### EXERCISE BRIEF
Please locate each line in the listing below that contains the word "nearer", and copy those lines out in full.

──────── RECORD EXCERPTS

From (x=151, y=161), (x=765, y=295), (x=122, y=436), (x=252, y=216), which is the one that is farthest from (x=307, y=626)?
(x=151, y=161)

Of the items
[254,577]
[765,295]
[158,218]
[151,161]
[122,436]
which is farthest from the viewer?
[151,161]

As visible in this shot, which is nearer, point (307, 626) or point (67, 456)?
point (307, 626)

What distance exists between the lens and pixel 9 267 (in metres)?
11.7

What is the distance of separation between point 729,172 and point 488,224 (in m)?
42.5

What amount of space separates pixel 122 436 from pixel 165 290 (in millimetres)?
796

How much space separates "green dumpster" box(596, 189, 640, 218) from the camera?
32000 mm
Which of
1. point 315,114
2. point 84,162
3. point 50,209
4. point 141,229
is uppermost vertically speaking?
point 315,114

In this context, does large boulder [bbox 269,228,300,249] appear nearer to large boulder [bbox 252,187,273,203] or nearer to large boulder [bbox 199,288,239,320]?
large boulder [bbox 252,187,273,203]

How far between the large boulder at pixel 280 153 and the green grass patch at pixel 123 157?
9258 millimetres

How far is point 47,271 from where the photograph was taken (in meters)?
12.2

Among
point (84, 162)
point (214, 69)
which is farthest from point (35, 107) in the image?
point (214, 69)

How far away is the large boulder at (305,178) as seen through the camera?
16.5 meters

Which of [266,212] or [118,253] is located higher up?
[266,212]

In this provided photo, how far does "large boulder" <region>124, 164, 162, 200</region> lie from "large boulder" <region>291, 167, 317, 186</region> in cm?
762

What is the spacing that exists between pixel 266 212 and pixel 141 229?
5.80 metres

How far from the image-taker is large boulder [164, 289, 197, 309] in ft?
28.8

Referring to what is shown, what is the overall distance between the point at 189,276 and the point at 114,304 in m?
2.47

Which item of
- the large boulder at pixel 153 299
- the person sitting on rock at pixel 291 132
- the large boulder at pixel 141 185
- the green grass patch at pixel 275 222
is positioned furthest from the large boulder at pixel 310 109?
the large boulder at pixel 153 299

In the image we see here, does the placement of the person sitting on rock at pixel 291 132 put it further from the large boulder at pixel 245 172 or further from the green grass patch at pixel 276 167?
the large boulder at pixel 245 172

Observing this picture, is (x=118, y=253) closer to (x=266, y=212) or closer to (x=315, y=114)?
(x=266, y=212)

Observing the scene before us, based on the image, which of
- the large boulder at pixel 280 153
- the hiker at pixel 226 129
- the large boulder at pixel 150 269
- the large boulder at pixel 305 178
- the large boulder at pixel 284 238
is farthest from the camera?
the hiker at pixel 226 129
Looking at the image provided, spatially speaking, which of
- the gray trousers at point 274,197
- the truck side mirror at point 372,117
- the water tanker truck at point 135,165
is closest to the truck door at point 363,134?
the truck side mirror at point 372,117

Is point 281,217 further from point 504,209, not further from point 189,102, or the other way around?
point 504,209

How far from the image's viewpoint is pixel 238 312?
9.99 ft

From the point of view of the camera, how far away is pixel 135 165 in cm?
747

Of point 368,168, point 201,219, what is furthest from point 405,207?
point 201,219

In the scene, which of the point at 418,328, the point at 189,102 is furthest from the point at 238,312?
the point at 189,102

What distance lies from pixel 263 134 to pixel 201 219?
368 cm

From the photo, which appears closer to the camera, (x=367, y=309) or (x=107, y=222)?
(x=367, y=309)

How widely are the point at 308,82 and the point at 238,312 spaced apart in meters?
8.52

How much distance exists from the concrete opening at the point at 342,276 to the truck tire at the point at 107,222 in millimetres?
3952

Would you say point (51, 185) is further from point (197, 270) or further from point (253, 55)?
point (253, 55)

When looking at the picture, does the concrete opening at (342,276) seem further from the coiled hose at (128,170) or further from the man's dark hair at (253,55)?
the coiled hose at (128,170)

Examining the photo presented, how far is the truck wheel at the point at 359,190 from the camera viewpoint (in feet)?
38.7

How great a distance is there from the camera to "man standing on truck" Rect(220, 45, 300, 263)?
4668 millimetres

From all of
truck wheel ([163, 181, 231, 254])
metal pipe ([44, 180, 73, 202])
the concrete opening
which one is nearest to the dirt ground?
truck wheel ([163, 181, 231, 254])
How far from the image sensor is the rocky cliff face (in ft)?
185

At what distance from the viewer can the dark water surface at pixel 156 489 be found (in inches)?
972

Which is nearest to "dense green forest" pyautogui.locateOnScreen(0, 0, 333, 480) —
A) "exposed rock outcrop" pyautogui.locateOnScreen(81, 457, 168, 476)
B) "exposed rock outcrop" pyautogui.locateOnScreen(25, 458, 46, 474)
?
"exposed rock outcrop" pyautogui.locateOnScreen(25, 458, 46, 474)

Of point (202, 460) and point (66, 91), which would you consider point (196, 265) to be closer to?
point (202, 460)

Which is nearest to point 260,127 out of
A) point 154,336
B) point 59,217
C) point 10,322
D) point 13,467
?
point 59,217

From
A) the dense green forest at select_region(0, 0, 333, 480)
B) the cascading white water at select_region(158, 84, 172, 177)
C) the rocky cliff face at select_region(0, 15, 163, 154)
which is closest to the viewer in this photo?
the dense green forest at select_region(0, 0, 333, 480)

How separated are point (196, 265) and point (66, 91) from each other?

────────────────

### SOLUTION TO THE PROBLEM
As visible in this shot, which is nearer, point (307, 626) or point (67, 456)?
In this context, does large boulder [bbox 269,228,300,249] appear nearer to large boulder [bbox 252,187,273,203] or nearer to large boulder [bbox 199,288,239,320]?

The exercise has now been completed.